Web page caption snippets
★ ★ ★

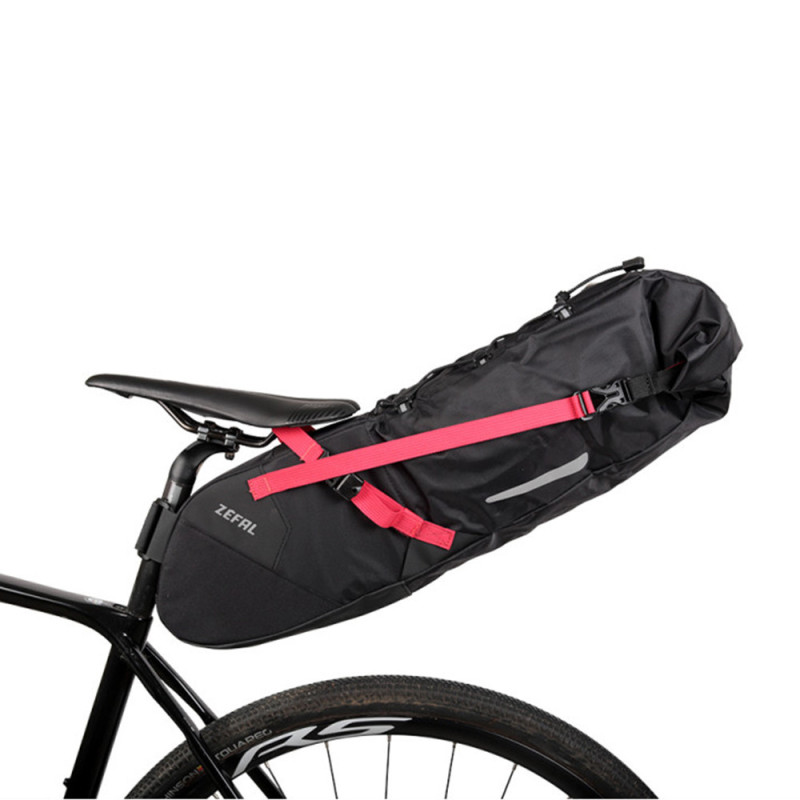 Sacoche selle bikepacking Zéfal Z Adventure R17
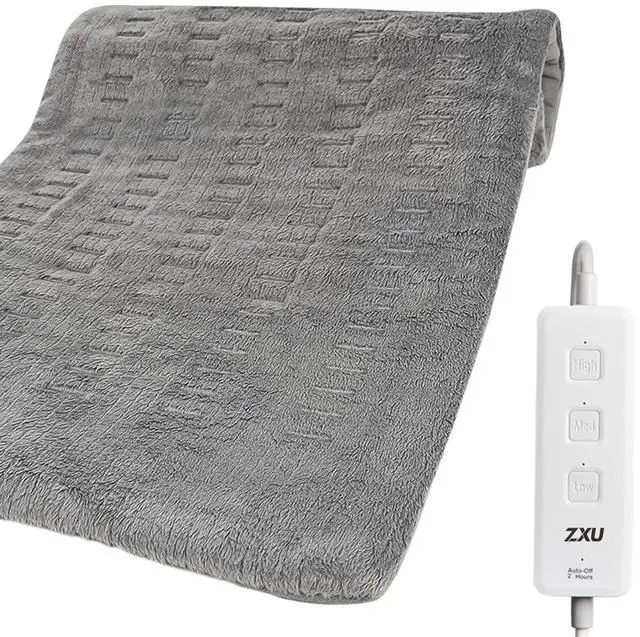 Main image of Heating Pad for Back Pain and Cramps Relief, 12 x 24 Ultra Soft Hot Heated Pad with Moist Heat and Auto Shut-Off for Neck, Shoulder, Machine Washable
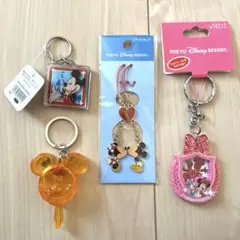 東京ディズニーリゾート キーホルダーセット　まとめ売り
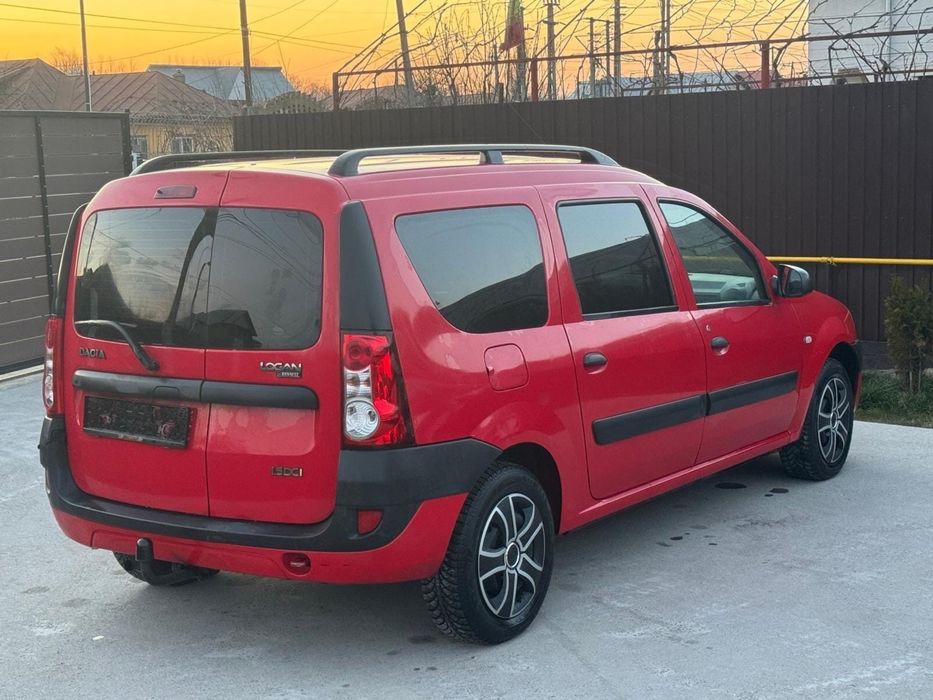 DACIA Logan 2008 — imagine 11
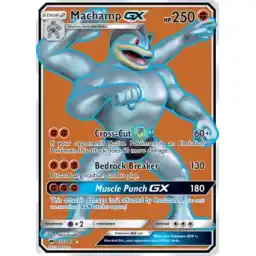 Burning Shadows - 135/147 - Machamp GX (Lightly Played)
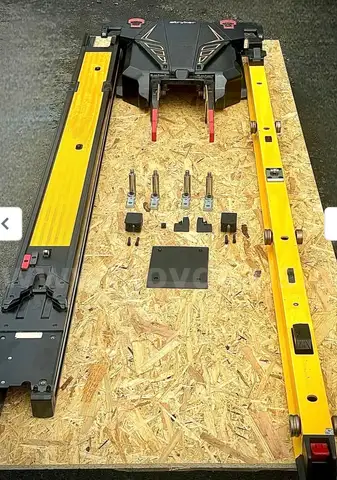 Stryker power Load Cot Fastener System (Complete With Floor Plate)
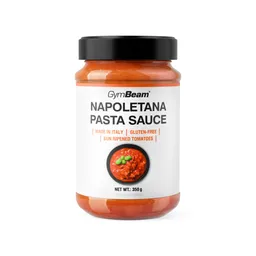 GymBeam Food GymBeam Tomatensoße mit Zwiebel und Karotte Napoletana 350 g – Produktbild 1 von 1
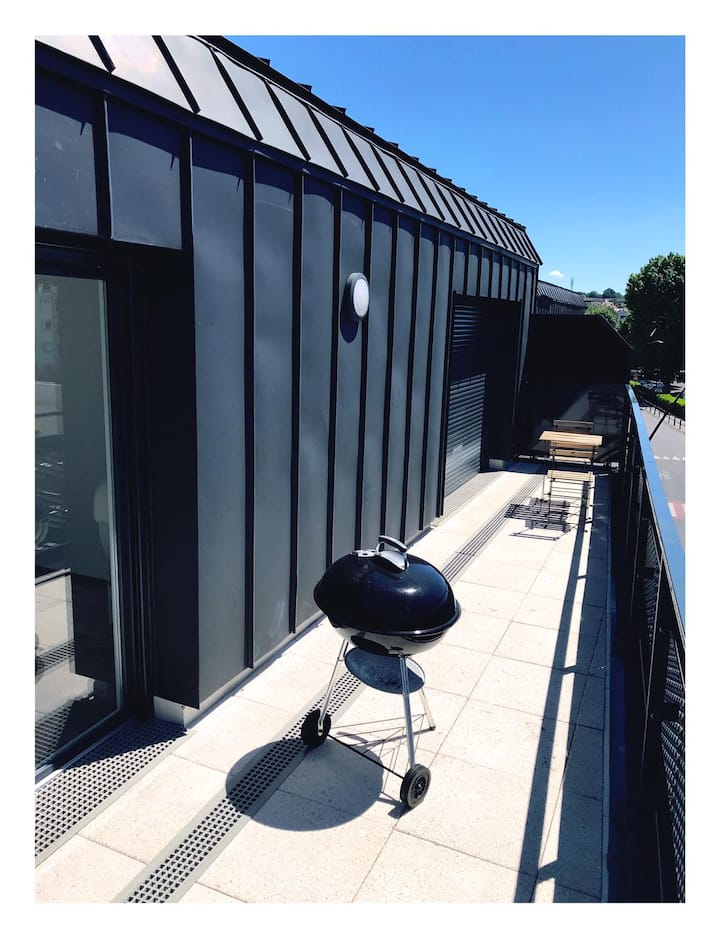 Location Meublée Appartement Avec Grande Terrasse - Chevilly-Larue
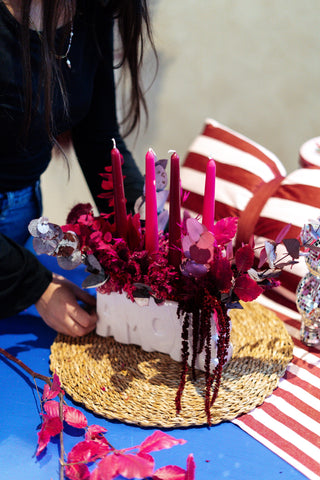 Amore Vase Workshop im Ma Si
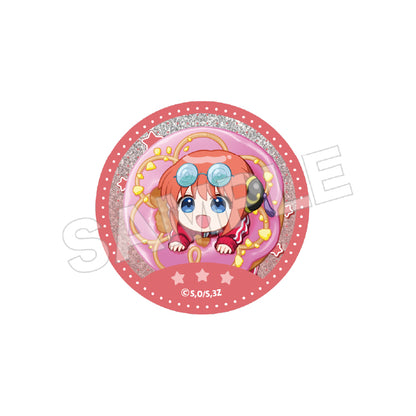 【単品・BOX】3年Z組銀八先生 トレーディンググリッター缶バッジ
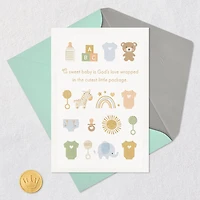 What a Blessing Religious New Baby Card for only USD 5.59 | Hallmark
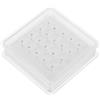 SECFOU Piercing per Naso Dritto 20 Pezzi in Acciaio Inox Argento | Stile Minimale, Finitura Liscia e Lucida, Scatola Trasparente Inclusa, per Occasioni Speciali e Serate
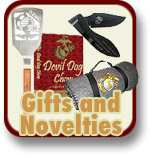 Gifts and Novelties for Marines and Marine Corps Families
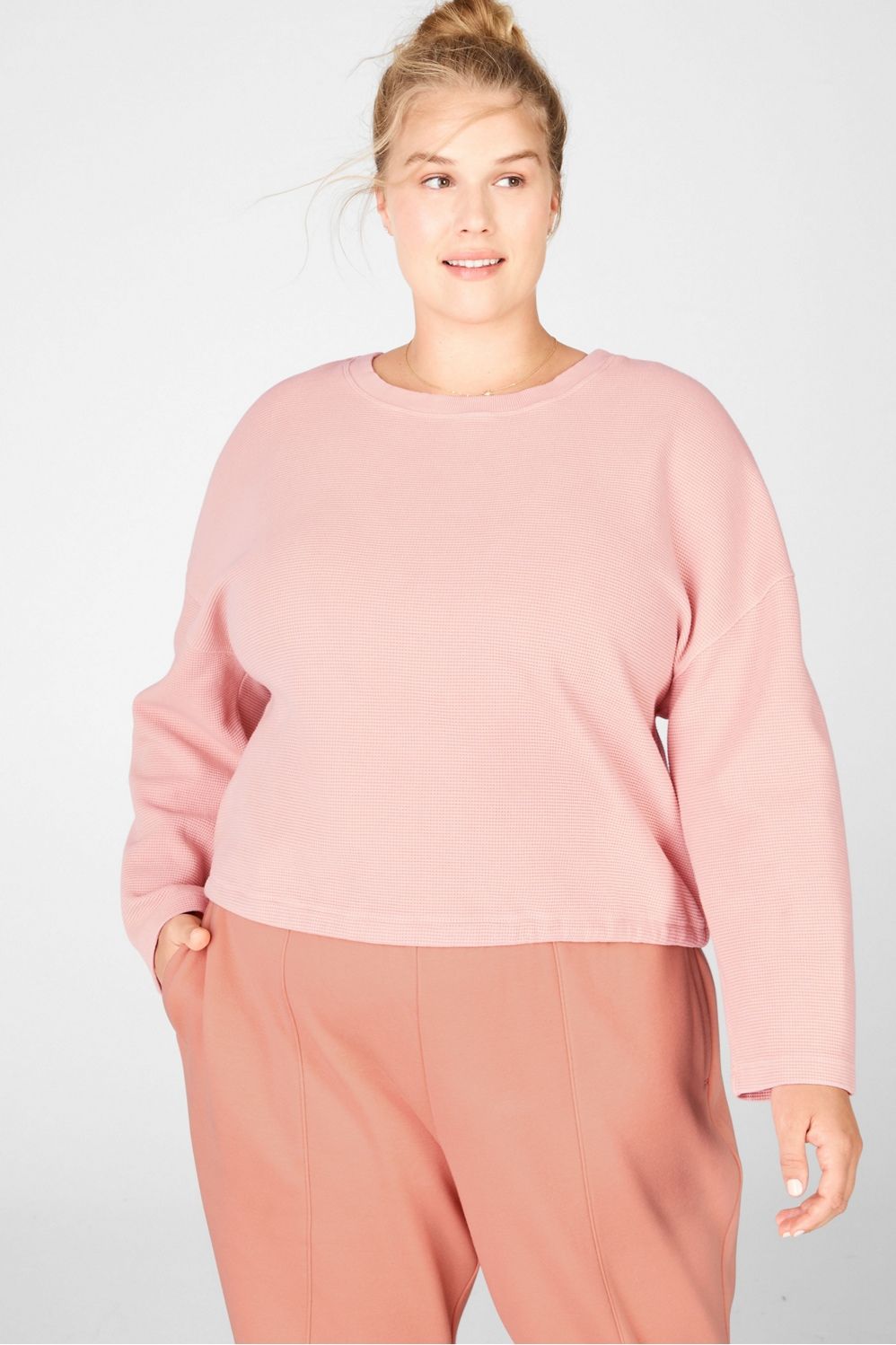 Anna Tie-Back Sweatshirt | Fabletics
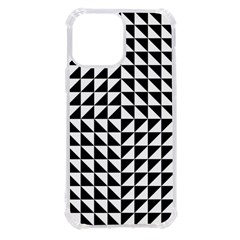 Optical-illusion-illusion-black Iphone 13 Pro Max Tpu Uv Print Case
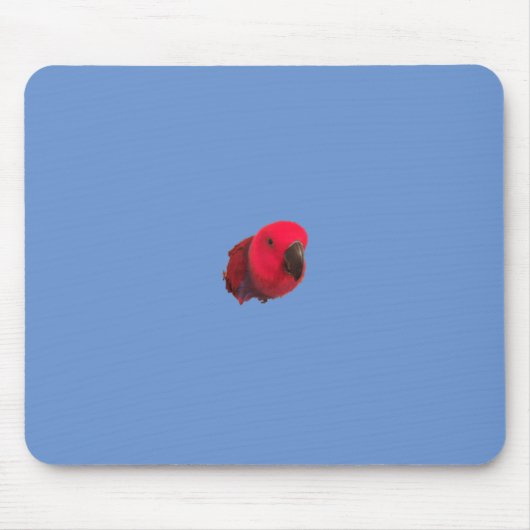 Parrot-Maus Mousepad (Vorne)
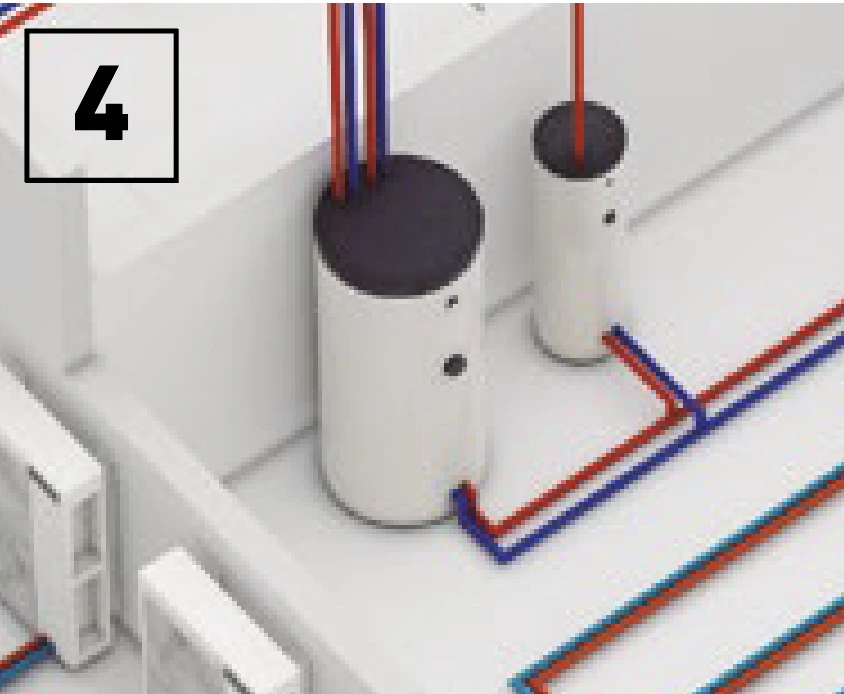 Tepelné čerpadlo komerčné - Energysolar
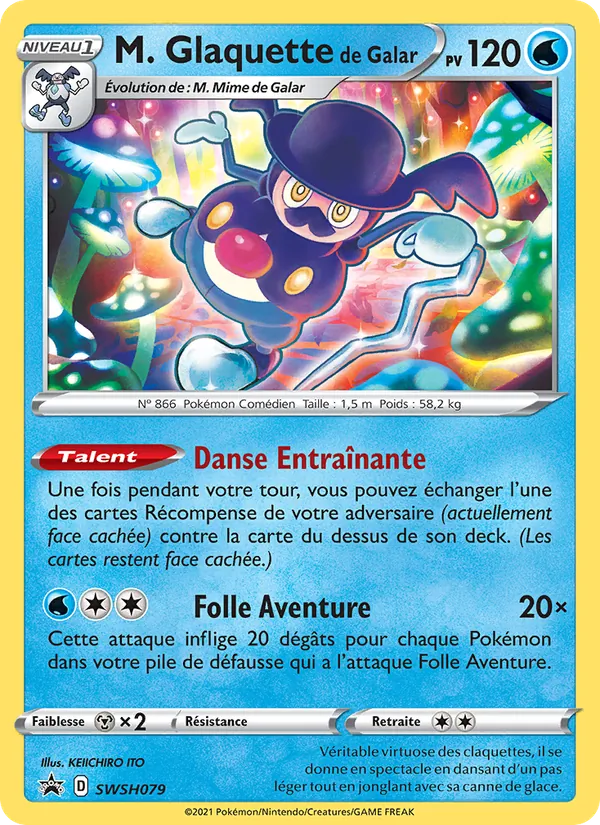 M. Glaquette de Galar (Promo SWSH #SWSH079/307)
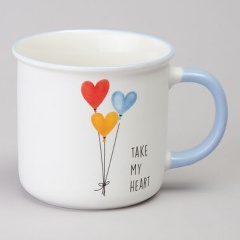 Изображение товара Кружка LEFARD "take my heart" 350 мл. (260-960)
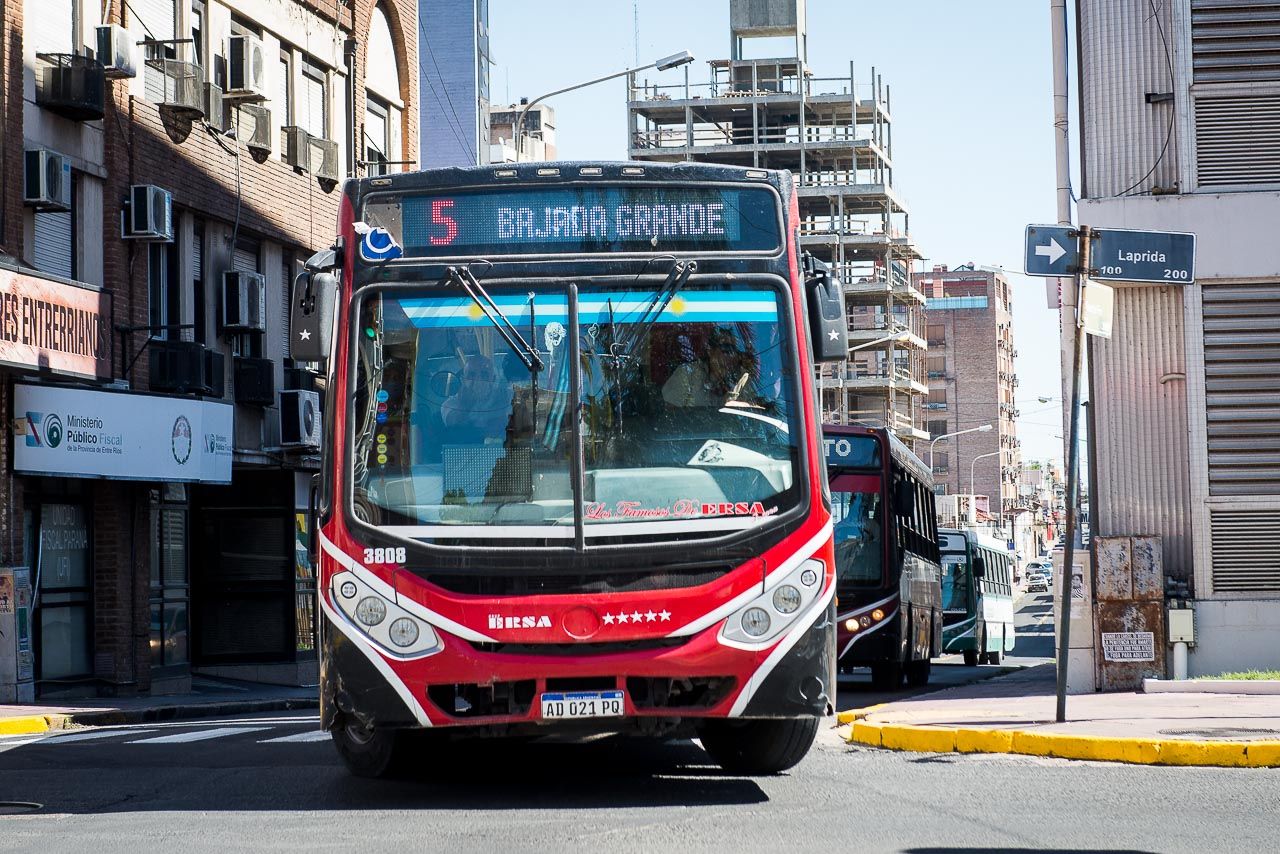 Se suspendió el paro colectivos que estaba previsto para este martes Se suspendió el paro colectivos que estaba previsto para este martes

★ ★ ★

Exercise -> Above are the entries; write them out again exactly, omitting the pictures.

Response below ->
 Sacoche selle bikepacking Zéfal Z Adventure R17
 Main image of Heating Pad for Back Pain and Cramps Relief, 12 x 24 Ultra Soft Hot Heated Pad with Moist Heat and Auto Shut-Off for Neck, Shoulder, Machine Washable
 東京ディズニーリゾート キーホルダーセット　まとめ売り
 DACIA Logan 2008 — imagine 11
 Burning Shadows - 135/147 - Machamp GX (Lightly Played)
 Stryker power Load Cot Fastener System (Complete With Floor Plate)
 GymBeam Food GymBeam Tomatensoße mit Zwiebel und Karotte Napoletana 350 g – Produktbild 1 von 1
 Location Meublée Appartement Avec Grande Terrasse - Chevilly-Larue
 Amore Vase Workshop im Ma Si
 【単品・BOX】3年Z組銀八先生 トレーディンググリッター缶バッジ
 What a Blessing Religious New Baby Card for only USD 5.59 | Hallmark
 SECFOU Piercing per Naso Dritto 20 Pezzi in Acciaio Inox Argento | Stile Minimale, Finitura Liscia e Lucida, Scatola Trasparente Inclusa, per Occasioni Speciali e Serate
 Gifts and Novelties for Marines and Marine Corps Families
 Anna Tie-Back Sweatshirt | Fabletics
 Optical-illusion-illusion-black Iphone 13 Pro Max Tpu Uv Print Case
 Parrot-Maus Mousepad (Vorne)
 Tepelné čerpadlo komerčné - Energysolar
 M. Glaquette de Galar (Promo SWSH #SWSH079/307)
 Изображение товара Кружка LEFARD "take my heart" 350 мл. (260-960)
 Se suspendió el paro colectivos que estaba previsto para este martes Se suspendió el paro colectivos que estaba previsto para este martes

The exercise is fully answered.